THE Napier Commission of Inquiry into the Condition of Crofters and Cottars in the Highlands and Islands: The Musical may not have the same ring to it as Miss Saigon or Cats.
But as an idea that is coming from renowned theatre producer Sir Cameron Mackintosh's own Highland backyard, it should not be immediately dismissed. It is also one which has a lot of dramatic material on which to draw.
The publication of the Napier Commission's 4000 page report led to the Crofters Act of 1886 which gave Scotland the crofting system which survives today. Now the Napier is at the heart of plans being prepared by the Mallaig Learning Centre of Lochaber College to help celebrate the Highland Year of Culture 2007.

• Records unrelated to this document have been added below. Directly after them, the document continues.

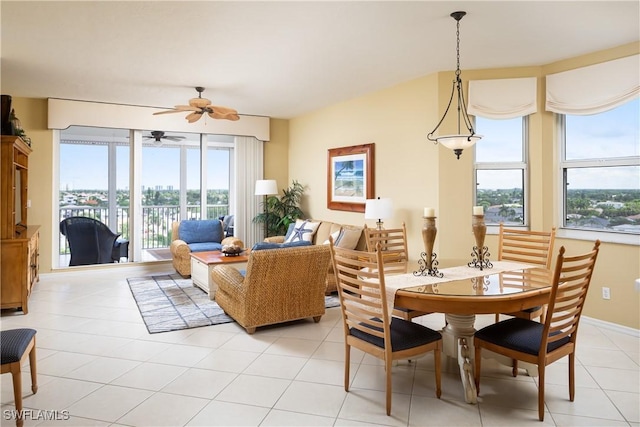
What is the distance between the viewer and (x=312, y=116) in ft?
23.8

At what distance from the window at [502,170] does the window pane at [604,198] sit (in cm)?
47

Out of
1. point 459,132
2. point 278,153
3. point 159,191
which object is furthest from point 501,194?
point 159,191

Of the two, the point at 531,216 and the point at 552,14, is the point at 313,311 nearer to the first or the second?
the point at 531,216

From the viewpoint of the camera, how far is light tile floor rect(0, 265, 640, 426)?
8.03 feet

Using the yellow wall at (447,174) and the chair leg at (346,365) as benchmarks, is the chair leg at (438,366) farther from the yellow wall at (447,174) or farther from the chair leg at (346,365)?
the yellow wall at (447,174)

It also will also mark the expected granting of full university status in that year by the University of the Highlands and Islands.
A musical underpinned by the more significant project of making the Napier Commission's volumes available online for the first time is the ambition.
The musical is to be a bilingual community-led ceilidhplay centred on the visit of the Napier Commission to Arisaig. It will be one of many community-based events across the Highlands and Islands in 2007.
According to Dr Iain Fraser Grigor, the Morar-based historian who chairs at the Mallaig centre: "The bulk of the text will comprise actual testimony given to the commission in Arisaig and other locations in the Lochaber area, along with readings from the private journals of the Astley family. They owned Arisaig House but were cursed. The curse was that not one of them would survive to inherit the estate. None did."
A writer and a musical director are already interested in the project. Dr Grigor would not comment on whether an approach had been made to Sir Cameron, whose estate is on the nearby shores of Loch Nevis.
"All I would say is that it is well known that he lives locally, as is his great attachment to the area."
On May 8, 1883, Angus Stewart, a crofter in the Braes area of Skye, was the first person called to give evidence before the Napier Commission.
But before he dared do so, he said: "I want the assurance that I will not be evicted, for I cannot bear evidence to the distress of my people without bearing evidence to the oppression and high handedness of the landlord and his factor."
Lord Napier persuaded Lord Macdonald's factor, who was present, to give that assurance.
The Napier Commission's five-volume report also gave future historians a truly invaluable insight into the lives of ordinary Highland people in the nineteenth century.